Book Wall Disease  The Psychological Toll of Living Up Against a Border

Download or read book Wall Disease The Psychological Toll of Living Up Against a Border written by Jessica Wapner and published by The Experiment, LLC. This book was released on 2020-10-06 with total page 133 pages. Available in PDF, EPUB and Kindle. Book excerpt: We build border walls to keep danger out. But do we understand the danger posed by walls themselves? East Germans were the first to give the crisis a name: Mauerkrankheit, or “wall disease.” The afflicted—everyday citizens living on both sides of the Berlin wall—displayed some combination of depression, anxiety, excitability, suicidal ideation, and paranoia. The Berlin Wall is no more, but today there are at least seventy policed borders like it. What are they doing to our minds? Jessica Wapner investigates, following a trail of psychological harm around the world. In Brownsville, Texas, the hotly contested US-Mexico border wall instills more feelings of fear than of safety. And in eastern Europe, a Georgian grandfather pines for his homeland—cut off from his daughters, his baker, and his bank by the arbitrary path of a razor-wire fence built in 2013. Even in borderlands riven by conflict, the same walls that once offered relief become enduring reminders of trauma and helplessness. Our brains, Wapner writes, devote “border cells” to where we can and cannot go safely—so, a wall that goes up in our town also goes up in our minds. Weaving together interviews with those living up against walls and expert testimonies from geographers, scientists, psychologists, and other specialists, she explores the growing epidemic of wall disease—and illuminates how neither those “outside” nor “inside” are immune.

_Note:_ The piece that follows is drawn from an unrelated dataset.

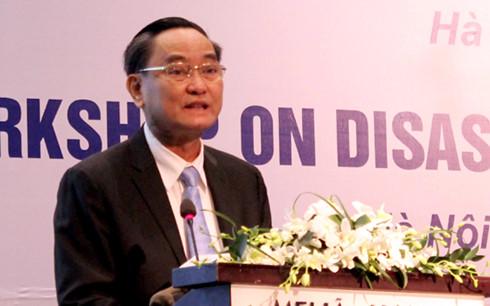 """Thứ trưởng Bộ Tài chính Nguyễn Hữu Chí phát biểu tại hội thảo """"Giải pháp tài chính cho rủi ro thiên tai tại Việt Nam"""", ngày 15/11/2016."""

Book Culture and Health Disparities

Download or read book Culture and Health Disparities written by John G Bruhn and published by Springer. This book was released on 2014-05-21 with total page 88 pages. Available in PDF, EPUB and Kindle. Book excerpt: The sister cities of the southwestern United States border are challenged by widespread environmental and health issues and limited access to help. And while different initiatives have been set up to improve health outcomes and lessen inequities in the border region, evaluation data are scarce. Culture and Health Disparities provides a perspective on U.S.-Mexico border health with an evidence-based guide for conceptualizing, implementing, and evaluating health interventions. Taking into account the unique qualities of border life and their influence on general wellbeing, this important volume offers detailed criteria for creating public health programs that are medically, culturally, and ethically sound. The book identifies gaps in intervention research on major health concerns in the area, relating them to disparity-reduction efforts in the rest of the U.S. and arguing for more relevant means of data gathering and analysis. The author also asserts that progress can be made on both sides of the border despite concurrent social and political problems in the region. Included in the coverage: The border region as a social system. The development of health disparities: a life-course model. A social systems approach to understanding health disparities. A critique of U.S.-Mexico border health interventions. Evaluating interventions to reduce healthcare disparities. Ethical issues in health interventions across cultures and contexts. A text for researchers and practitioners working to promote border health and reduce service inequalities, Culture and Health Disparities asks pertinent questions and provides workable, meaningful answers.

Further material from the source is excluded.